Aku tidak tahu harus menjawab apa. Tapi entah kenapa, mendengar pengakuannya membuatku lega. Setidaknya dia tahu perasaanku, walau dengan cara yang sangat konyol.
Akhir yang Tak Terduga
Beberapa minggu setelah insiden itu, Raka mulai lebih sering berbicara denganku. Dia tidak pernah secara langsung membalas perasaan yang kutulis dalam surat itu, tapi kami menjadi lebih dekat. Kami mulai pulang bareng setelah les, ngobrol di kantin, dan saling kirim catatan kecil lewat buku pelajaran.
Sementara itu, Aldi yang awalnya semangat, perlahan mulai menjauh. Mungkin dia sadar surat itu bukan buatnya, atau mungkin dia memang hanya iseng. Tapi aku berterima kasih karena ia tidak pernah mempermalukanku soal surat itu.
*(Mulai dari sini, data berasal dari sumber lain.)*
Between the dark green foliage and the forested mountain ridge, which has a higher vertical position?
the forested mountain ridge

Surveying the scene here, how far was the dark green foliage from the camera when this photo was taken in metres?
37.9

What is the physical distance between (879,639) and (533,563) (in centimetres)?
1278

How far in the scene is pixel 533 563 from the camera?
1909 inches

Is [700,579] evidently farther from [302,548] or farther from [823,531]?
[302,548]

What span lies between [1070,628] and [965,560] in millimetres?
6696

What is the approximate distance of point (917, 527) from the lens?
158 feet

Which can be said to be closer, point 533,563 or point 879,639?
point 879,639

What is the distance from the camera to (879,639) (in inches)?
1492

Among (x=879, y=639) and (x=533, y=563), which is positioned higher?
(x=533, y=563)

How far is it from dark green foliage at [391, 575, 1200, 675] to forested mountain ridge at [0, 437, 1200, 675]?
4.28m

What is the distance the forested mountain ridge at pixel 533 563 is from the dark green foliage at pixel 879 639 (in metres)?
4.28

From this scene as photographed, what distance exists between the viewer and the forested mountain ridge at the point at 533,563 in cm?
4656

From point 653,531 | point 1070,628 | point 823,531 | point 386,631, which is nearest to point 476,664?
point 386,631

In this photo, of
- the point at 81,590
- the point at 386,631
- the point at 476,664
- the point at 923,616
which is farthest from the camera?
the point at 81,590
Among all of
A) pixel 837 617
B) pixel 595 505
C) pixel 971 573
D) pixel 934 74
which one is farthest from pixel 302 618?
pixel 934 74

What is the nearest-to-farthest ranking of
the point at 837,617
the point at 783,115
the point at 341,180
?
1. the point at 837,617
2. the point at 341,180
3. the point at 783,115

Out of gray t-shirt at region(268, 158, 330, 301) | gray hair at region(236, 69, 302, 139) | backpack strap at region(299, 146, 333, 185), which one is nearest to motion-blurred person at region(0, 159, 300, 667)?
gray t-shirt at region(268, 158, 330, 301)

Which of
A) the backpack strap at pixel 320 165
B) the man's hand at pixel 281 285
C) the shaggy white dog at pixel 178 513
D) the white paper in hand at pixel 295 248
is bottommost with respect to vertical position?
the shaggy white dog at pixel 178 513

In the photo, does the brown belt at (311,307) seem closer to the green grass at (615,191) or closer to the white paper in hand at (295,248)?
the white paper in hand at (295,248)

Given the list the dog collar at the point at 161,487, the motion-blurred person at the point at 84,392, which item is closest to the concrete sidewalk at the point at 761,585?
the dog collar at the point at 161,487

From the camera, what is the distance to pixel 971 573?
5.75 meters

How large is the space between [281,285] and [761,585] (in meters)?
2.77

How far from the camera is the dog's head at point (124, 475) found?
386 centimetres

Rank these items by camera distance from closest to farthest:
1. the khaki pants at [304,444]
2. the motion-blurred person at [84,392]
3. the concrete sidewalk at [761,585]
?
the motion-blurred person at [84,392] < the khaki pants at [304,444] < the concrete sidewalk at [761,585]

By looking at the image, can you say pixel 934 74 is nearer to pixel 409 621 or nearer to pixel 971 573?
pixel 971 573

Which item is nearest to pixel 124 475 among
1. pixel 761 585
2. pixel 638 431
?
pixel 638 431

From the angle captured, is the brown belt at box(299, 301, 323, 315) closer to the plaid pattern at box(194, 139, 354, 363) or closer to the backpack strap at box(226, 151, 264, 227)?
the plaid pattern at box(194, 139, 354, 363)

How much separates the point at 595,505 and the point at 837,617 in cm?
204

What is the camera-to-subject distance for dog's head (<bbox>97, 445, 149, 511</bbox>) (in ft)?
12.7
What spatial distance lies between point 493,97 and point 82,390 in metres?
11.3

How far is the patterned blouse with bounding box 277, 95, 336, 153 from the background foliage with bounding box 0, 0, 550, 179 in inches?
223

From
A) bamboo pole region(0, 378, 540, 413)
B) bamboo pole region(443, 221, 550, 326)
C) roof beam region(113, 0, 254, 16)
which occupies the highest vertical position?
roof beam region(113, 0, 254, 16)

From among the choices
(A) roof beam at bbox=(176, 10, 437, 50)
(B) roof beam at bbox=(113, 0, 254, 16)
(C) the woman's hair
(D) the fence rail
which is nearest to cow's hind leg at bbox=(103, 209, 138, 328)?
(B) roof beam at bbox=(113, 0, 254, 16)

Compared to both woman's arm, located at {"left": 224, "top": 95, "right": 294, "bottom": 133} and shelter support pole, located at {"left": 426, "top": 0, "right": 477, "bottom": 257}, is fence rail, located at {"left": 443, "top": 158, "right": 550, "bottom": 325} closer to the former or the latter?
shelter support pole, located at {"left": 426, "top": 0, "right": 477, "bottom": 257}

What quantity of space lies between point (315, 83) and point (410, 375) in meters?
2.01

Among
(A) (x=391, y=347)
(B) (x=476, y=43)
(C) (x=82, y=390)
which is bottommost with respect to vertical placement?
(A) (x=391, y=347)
Yang jelas, dari kejadian memalukan itu, aku belajar banyak. Tentang keberanian, tentang pentingnya memperhatikan detail (seperti memastikan laci siapa yang kita tuju), dan tentu saja—tentang betapa lucunya cinta masa muda.
Cinta yang Tertinggal di Laci
Sekarang, bertahun-tahun kemudian, aku masih suka senyum sendiri kalau mengingat kisah itu. Cinta pertama yang diawali dari surat yang salah kotak tapi justru membuka jalan untuk pertemanan yang lebih hangat. Kami tidak pernah benar-benar pacaran, tapi kenangan itu selalu menjadi bagian manis dari masa sekolahku.
Surat itu mungkin tak pernah sampai ke tangan yang tepat, tapi rasanya tetap sampai ke hati. Dan kadang, hal-hal indah memang terjadi dari kesalahan kecil yang tak disengaja.